Zu lesender Auszug |
------------

Sinisha Lüscher (18) wird auf den Schwingplätzen seit Jahren mit falschem Namen angesprochen. Das beweist ein Blick auf seine Identitätskarte. Dort steht: «Sinisha Elias Boakye». Der Name Lüscher fehlt, obwohl ihn alle so nennen.
Schuld daran ist er selbst. Im Gespräch mit Blick erinnert sich der siebenfache Kranzgewinner zurück. «Ich habe den Nachnamen Boakye verschwiegen, weil ich dachte, meine Hautfarbe würde mir im Schwingen schon genug Probleme bereiten.»
Lüscher ist dunkelhäutig. Anfangs musste sich der Aargauer tatsächlich rassistische Sprüche anhören. «Einige wollten nicht mit mir duschen.» Auch heute noch gibt es unangenehme Situationen. «Manchmal sprechen mich Leute auf Hochdeutsch an. Das ist ziemlich bedenklich.»
Mutter zwingt ihn zu seinem Glück
Den Nachnamen Boakye hat er von seinem ghanaischen Vater. Lüschers Eltern haben sich wenige Monate nach seiner Geburt getrennt. Zu seinem Vater hat er keinen Kontakt mehr. «Das stimmt so für mich.» Aufgewachsen ist er mit seiner Mutter Petra Lüscher und seinem fünf Jahre älteren Bruder Noah in Uerkheim AG.

------------

Bereitgestellte Angaben |
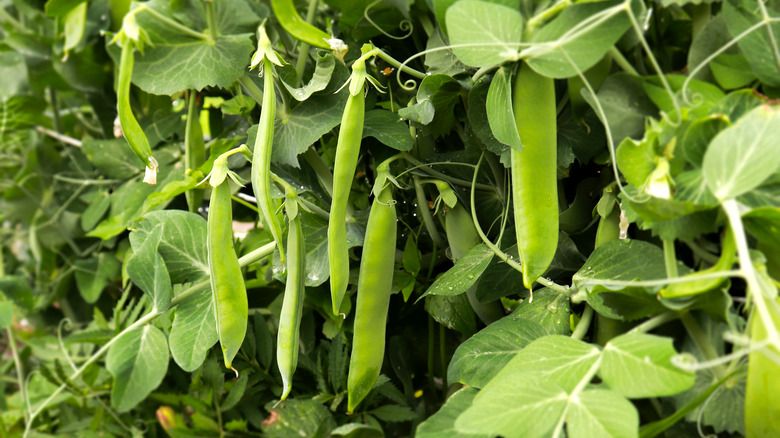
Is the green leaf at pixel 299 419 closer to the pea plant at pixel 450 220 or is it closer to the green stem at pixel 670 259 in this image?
the pea plant at pixel 450 220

------------

Zu erledigende Aufgabe | Welcher Name steht laut dem Artikel über Sinisha Lüscher auf seiner Identitätskarte? Bitte beachten Sie, dass die Auflistung hierfür keine Rolle spielt.

Erwartete Antwort | «Sinisha Elias Boakye»